The boy tipped his staff toward the barge.
“We’ll save them when the waters rise.”
“Hang on,” said the older swamper. “They can’t just take him.”
“Watch them, brother.”
The man was sweating profusely now; it blistered his face like a plague.
“I won’t have it. I’m the one bought Mo from that gator park. He’s mine.”
“He’s fought well for y
ou,” said the boy. “It’s time.”
The man was shaking visibly now. His voice was a strangled whisper.
“Don’t let them take him,” he said. “Please.”

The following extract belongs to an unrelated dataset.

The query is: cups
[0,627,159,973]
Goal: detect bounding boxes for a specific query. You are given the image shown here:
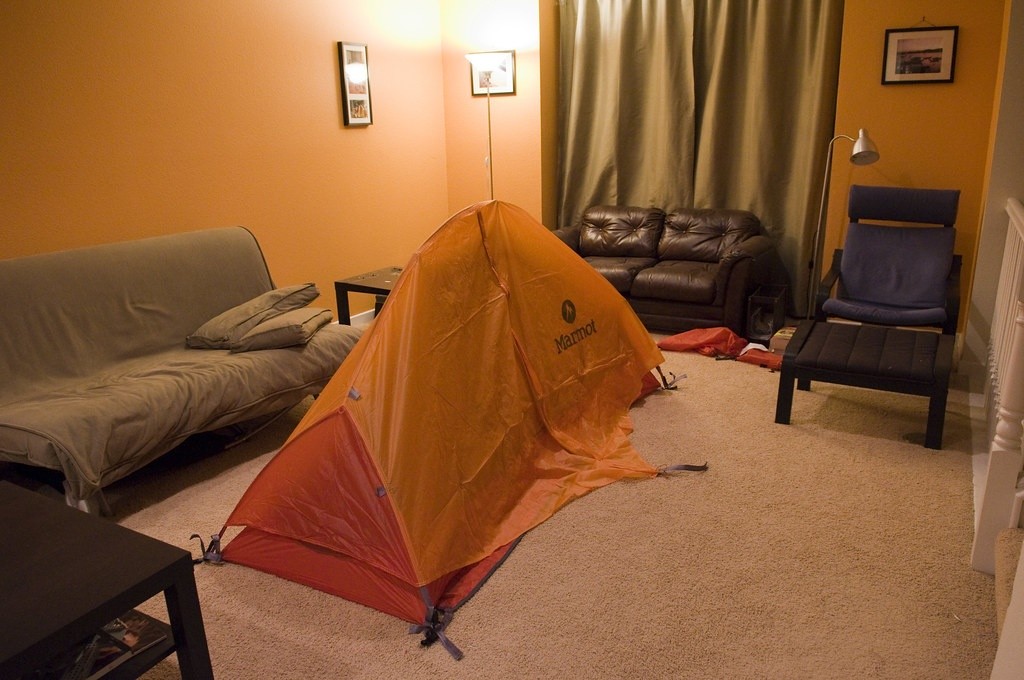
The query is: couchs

The boy stood with the long rod of the bangstick held upright in his hand, his eyes calm and blue. He was in charge now. Unafraid of the strangers, or the world that sent them.
“Take him,” he said.
Malaya and Anse looked at each other, then bent toward the bound reptile. The older swamper quivered in place, as if bound by some paralyzing spell. He was staring at Mighty Mo, this three-footed lizard king, and Malaya saw a wild love in his eyes. The spell broke and his body flooded into action. He lunged at them, drawing his knife.
“No!”
The bangstick flashed in the boy’s hand, wheeling outward to strike the man’s wrist with a crack. The knife was knocked from his hand, flashing into the dirt, and then the staff reversed direction, slung around the boy’s body at a diagonal, striking the older swamper behind the knees. He buckled to the dirt, as if receiving grace, his injured hand clutched to his chest. Again the staff whipped about the boy’s body and drove the man into the ground, the powerhead placed against his heart. A little pressure and a round of .357 Magnum would discharge into his chest.
“I told you about calling me sissy,” said the boy.
The man’s whole body was clenched, as if skewered. His eyes were wide.
“Please,” he croaked.
The boy spoke to Malaya and Anse, not turning his head.
“Take the crocodile,” he said. “And don’t ever come back.”
They bent and took a rope hitched under the croc’s forelegs. The knot veed outward, giving them each a length of towline. They slung the lines over their shoulders and began hauling the reptile from the clearing, heavy as a beached boat. Their heads were bent, their chins low. Each listening for the sound of a shot, like the first crack of a coming storm.